It's strange. I'm in a room full of someone else's childhood memories, but it's having a strangely powerful effect on me. Seeing Eve Christopolous' bedroom, which she moved out of just before I turned into her, reminds me of my own teenage years. Of course, everywhere I go nowadays reminds me of something from a long time ago.
Since the fall, I've been living as Eve. She's in her first year of college, on her own for the first time. For her it would be freedom, for me it's... well, I thought it would be confining, but the fact is, it's actually a lot more freeing than I thought. I was going to quit. I didn't see the point in staying at her school, paying money gaining knowledge I didn't need or want, while the girl who's supposed to be learning is miles away living another life.
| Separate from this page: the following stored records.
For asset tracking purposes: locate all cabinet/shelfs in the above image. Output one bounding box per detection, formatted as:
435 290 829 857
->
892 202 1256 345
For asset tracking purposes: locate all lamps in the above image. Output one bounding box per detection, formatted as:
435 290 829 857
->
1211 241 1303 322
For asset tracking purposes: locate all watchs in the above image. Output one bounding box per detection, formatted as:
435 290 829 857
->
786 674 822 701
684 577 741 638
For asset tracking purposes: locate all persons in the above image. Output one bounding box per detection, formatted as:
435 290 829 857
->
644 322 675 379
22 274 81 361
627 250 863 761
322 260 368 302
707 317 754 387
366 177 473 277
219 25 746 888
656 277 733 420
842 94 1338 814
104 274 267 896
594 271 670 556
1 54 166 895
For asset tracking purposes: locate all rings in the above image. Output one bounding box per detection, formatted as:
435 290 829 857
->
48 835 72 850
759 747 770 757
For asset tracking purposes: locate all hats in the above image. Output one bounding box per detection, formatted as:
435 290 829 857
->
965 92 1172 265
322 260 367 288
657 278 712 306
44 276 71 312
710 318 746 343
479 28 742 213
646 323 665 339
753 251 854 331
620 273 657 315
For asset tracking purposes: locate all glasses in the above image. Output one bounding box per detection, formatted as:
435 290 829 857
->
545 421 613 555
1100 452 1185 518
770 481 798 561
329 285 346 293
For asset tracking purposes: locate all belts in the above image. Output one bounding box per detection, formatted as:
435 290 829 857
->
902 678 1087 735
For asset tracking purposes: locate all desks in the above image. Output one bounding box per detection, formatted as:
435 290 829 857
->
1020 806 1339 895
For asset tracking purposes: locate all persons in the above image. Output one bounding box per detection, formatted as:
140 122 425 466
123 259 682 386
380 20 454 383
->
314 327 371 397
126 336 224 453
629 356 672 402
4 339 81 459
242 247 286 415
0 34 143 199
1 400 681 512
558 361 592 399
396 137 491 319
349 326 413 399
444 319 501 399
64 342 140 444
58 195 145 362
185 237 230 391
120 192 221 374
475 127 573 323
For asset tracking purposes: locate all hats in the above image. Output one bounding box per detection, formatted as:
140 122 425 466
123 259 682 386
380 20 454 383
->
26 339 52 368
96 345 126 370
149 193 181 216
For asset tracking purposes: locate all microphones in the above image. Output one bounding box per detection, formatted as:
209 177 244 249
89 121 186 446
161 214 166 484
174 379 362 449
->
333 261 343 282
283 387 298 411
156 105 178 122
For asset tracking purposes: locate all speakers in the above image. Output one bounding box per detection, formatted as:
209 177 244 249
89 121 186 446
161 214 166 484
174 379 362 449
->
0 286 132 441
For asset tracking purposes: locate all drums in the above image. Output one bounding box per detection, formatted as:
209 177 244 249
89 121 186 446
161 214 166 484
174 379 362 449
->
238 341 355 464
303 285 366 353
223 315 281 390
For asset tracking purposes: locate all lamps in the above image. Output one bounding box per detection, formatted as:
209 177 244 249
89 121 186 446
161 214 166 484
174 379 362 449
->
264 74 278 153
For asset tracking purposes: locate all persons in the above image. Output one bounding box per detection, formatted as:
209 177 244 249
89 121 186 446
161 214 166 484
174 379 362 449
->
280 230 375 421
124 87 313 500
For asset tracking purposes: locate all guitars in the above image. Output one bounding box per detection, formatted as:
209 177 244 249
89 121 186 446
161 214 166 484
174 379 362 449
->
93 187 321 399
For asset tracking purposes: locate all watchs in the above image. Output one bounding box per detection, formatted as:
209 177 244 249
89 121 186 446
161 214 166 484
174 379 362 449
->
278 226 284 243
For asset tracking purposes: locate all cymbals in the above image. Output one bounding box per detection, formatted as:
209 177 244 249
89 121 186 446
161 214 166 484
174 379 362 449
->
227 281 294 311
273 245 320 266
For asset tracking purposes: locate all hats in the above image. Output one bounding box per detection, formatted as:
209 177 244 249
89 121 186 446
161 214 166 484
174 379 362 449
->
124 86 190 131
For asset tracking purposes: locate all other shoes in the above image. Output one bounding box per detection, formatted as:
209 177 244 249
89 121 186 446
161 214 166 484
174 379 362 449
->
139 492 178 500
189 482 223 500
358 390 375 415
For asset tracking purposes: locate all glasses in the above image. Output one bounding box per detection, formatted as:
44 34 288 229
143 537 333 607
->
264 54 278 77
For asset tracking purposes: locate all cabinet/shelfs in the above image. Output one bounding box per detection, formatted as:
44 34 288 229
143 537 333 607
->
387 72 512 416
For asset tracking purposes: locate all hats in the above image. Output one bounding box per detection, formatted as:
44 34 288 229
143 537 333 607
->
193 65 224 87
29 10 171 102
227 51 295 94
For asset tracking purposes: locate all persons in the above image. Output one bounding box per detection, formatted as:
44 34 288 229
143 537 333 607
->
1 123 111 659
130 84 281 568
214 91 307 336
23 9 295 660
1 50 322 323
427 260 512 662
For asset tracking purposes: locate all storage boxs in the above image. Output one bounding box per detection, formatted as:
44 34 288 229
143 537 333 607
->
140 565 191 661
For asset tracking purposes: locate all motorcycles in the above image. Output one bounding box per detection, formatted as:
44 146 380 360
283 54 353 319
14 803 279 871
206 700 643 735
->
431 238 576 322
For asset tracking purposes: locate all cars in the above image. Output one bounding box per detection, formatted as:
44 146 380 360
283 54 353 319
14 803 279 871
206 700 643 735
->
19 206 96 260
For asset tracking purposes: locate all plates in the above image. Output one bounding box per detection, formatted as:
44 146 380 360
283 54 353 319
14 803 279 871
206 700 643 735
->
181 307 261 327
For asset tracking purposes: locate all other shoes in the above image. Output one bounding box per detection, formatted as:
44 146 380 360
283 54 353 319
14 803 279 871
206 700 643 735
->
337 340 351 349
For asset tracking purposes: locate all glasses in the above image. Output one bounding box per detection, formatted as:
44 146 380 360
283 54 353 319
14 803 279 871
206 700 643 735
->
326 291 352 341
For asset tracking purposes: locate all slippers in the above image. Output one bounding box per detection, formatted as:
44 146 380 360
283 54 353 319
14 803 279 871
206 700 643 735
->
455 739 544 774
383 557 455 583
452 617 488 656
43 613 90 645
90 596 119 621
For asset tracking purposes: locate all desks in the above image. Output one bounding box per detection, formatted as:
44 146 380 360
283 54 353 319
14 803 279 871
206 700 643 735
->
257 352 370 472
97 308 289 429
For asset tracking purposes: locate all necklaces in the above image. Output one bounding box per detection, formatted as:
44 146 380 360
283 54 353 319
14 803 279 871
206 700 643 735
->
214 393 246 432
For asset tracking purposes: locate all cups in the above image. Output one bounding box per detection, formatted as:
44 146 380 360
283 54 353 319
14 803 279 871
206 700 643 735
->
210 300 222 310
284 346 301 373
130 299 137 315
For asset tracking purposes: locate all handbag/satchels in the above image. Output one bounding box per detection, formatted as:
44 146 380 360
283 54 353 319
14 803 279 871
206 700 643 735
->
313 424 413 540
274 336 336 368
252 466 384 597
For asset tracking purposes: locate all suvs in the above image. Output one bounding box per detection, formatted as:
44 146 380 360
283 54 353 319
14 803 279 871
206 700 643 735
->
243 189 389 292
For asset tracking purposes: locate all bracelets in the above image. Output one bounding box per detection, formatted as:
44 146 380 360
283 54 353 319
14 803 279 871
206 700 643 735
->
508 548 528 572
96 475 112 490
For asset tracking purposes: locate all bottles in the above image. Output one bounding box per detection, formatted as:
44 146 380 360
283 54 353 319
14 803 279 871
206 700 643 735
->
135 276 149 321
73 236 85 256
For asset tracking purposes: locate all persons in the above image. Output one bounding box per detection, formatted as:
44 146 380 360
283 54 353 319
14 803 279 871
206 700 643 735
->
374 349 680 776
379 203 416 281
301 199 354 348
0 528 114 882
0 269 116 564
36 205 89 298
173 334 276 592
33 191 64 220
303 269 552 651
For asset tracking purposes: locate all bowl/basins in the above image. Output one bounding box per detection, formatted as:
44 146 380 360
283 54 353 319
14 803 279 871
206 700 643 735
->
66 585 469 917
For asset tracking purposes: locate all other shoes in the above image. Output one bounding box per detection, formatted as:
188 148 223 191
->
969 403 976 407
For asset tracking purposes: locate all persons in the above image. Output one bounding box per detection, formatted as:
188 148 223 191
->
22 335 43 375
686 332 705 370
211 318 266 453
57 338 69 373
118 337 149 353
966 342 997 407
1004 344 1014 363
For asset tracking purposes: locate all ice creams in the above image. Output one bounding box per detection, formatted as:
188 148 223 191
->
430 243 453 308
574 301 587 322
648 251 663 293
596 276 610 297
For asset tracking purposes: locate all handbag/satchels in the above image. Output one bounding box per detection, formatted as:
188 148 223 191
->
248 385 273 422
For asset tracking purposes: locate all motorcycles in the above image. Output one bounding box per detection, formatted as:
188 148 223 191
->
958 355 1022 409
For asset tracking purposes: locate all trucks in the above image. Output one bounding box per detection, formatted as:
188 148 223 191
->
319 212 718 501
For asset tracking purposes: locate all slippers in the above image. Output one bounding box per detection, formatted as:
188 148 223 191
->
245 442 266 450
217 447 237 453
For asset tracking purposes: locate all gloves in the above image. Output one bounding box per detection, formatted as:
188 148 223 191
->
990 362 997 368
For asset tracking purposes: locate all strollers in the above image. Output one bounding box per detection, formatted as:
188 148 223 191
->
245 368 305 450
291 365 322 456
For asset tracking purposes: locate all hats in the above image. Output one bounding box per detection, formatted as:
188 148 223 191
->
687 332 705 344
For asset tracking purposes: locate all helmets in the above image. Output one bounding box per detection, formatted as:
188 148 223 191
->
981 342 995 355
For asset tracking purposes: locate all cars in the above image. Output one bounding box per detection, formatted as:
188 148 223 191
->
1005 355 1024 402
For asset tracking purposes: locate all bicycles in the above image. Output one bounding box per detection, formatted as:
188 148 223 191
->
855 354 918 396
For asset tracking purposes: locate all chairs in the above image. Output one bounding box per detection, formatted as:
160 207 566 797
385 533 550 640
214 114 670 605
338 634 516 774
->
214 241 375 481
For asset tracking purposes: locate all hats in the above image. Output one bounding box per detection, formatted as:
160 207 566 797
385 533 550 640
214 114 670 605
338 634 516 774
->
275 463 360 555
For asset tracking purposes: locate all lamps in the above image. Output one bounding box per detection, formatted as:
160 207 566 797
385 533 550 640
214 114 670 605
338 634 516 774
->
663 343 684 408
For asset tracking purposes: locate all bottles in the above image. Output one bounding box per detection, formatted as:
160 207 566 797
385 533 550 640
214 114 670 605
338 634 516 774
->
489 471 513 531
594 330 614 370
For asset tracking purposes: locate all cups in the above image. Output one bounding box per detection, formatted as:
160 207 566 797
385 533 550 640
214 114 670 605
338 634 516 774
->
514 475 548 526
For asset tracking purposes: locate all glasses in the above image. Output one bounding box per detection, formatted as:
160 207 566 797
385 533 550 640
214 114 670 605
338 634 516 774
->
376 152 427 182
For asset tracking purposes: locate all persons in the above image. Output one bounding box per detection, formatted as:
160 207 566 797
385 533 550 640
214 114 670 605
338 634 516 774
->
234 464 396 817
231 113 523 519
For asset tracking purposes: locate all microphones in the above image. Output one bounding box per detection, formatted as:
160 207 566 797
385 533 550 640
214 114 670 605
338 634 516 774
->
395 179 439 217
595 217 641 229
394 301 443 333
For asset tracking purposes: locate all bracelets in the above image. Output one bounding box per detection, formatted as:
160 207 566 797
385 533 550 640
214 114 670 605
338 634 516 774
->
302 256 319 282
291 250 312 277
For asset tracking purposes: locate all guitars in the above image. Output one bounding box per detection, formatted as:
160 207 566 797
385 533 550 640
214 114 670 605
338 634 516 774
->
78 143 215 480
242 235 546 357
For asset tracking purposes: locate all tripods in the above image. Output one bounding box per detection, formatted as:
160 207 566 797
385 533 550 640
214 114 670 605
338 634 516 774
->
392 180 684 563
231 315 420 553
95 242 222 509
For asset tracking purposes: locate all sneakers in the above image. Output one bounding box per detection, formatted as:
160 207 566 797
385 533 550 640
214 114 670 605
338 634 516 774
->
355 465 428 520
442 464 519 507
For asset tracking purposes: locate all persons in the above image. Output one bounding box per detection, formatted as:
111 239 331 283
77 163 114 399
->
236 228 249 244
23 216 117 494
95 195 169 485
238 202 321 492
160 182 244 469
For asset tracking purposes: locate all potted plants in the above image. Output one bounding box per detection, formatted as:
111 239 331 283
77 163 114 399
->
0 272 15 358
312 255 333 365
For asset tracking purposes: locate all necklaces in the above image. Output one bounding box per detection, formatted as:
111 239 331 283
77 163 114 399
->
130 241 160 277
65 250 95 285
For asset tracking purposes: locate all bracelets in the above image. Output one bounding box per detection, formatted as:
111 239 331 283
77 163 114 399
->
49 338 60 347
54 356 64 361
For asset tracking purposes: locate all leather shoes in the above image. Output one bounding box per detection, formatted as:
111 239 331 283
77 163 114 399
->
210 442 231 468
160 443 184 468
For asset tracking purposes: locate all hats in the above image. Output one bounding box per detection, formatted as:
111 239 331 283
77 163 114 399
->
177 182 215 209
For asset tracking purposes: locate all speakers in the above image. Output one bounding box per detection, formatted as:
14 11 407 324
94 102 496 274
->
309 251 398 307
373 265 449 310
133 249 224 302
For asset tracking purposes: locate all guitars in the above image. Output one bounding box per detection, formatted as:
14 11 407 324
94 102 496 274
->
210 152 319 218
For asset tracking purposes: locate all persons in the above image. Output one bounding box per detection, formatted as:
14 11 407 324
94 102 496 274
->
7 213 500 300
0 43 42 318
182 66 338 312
She convinced me not to. If I dropped out, I could get her money back, but I'd still have to occupy myself for a year while I wait in line to get my body back and give this one up. All the classes she's taking this year are the prerequisites for her major, which she doesn't seem to think she's missing much (and to be honest, a lot of this stuff sounds like what I remember of high school science... this is a community college after all.) She wants to study anthropology, so I'm doing the grunt work for her reluctantly.
It's not really in my nature to half-ass it either, so I ed up getting stressed when I have a big midterm of final. This didn't exactly win me friends with my floormates. I guess that's the thing when you're a grown woman inn 18-year-old body. All these kids are experiencing their first freedom and want to goof off and mess around, (not to mention screw like bunnies!) but I've already been there, done that, bought the pregnancy test, so I just want to keep my head down.
Nobody likes feeling left out, though... I wish I related to these kids better, but I look at them and I still just see kids who don't know anything about the world, learning to walk. I end up playing mother, cleaning after them and asking them to keep it down after eleven. My roommate is a bit of a drama queen who broke up with her high school boyfriend just before she got here, cried and cried, then started hooking up with every random guy she could. Some of the other girls on the floor, thank God, have taken it more slowly.
Then there are the boys. A bunch of horny guys just trying to score. And I guess it's a little sick that after a while these kids start looking kinda good to me. Like, I know it's totally inappropriate, but I have to actively remember I'm old enough to be these boys'...... cool older cousin. And that a lot of the guys I was attracted to at that age were not the types of guys that would turn out to be... caring, sensitive spouses. And I can see right through them. So I ended up spending a lot of time alone.
So I'm thankful to be "home," where at least I'm not far from Anthony... "Charlotte." I have to say, my return for the Holidays is the first time I've seen "him" since I left for school, and she looks to be taking his new role frighteningly well. I mean, I'll admit comfort, sure, even a bit of enthusiasm for being younger and prettier, but to see that woman rock a three-inch heel and a sundress? I can't even look her in the eye! (And not just because, in those shoes, my eyes come up to her tits. Kidding, I'm not that much shorter.) Frankly, I understand Zane's reaction a bit more, even without finding out Clara was manic-depressive or whatever. I'm not saying he shouldn't come to terms with what's happened, but I totally understand not being cool with it.
Shaun's the only one I haven't seen. Work and marriage keeps him pretty busy, but we've been texting.
Anyway, if things go well, you probably won't hear too much from me. Still, Anth and I are planning a trip out to Scottsdale, Arizona, to see the real Charlotte and Eve in the new year, so I probably will report on that.
Thanks for listening.
By the way, Merry Christmas everyone! It's so strange being in the warm weather instead of freezing my butt off in New England! I miss it so much.